*What is expected*
Which lines run from the line with "Walross, Odobenus rosmarus, walrus" through the line with "dead spring hydrangea flower" in the entries below? Print them exactly, both ends included, and nothing more.

*Extracted information*
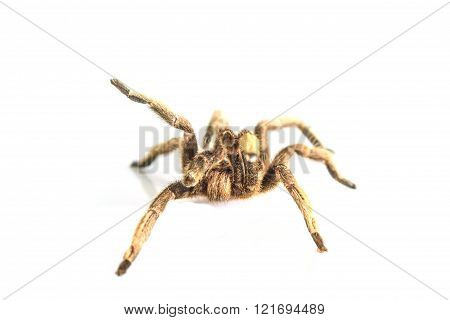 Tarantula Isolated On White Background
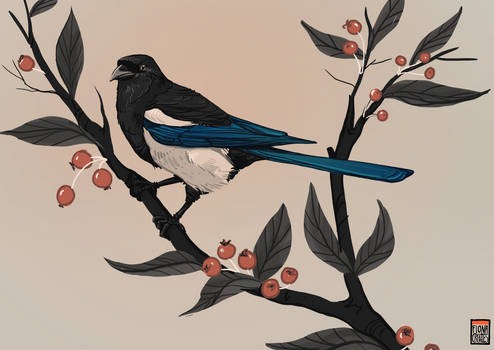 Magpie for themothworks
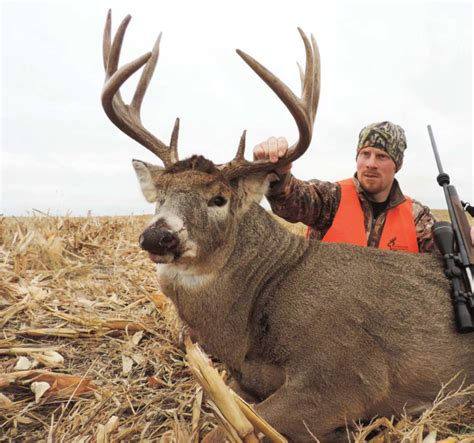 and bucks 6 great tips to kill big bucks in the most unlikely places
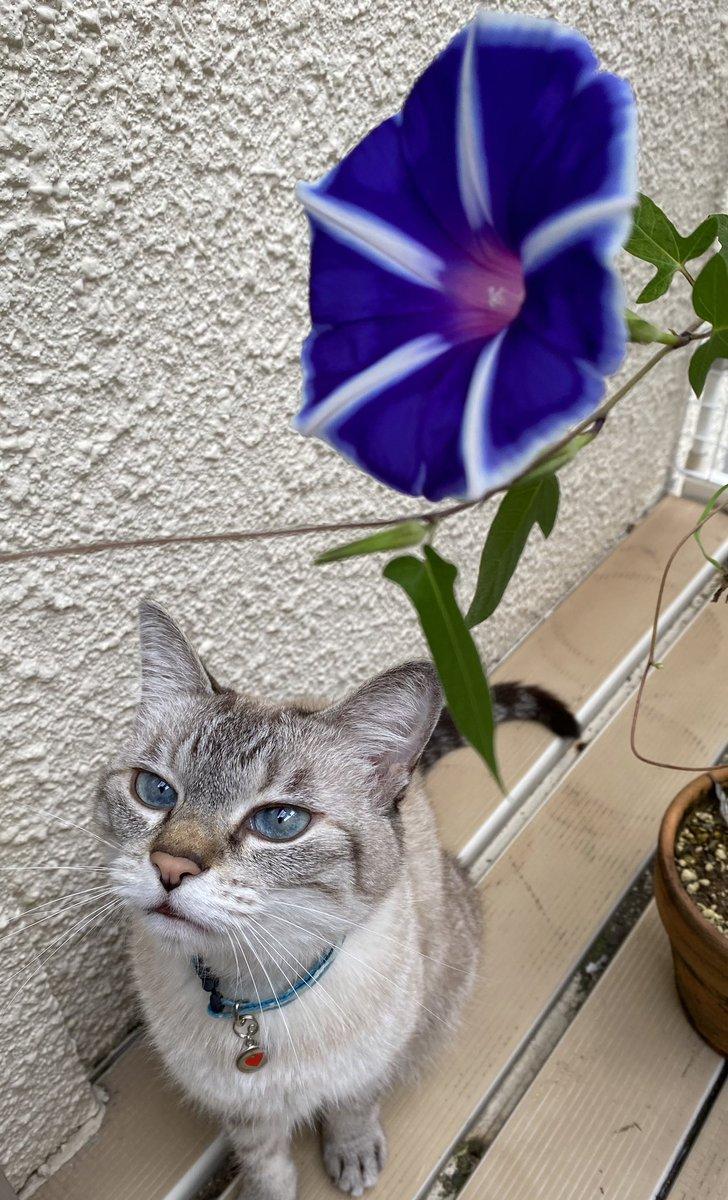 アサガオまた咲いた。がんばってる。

==

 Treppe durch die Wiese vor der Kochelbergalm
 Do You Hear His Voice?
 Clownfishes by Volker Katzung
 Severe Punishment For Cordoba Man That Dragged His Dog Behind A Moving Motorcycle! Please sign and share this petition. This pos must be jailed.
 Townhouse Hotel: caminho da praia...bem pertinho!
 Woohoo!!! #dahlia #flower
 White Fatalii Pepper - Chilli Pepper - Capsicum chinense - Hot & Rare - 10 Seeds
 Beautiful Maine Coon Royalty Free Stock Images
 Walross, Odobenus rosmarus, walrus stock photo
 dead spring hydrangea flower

*Solution to the exercise*
 Walross, Odobenus rosmarus, walrus stock photo
 dead spring hydrangea flower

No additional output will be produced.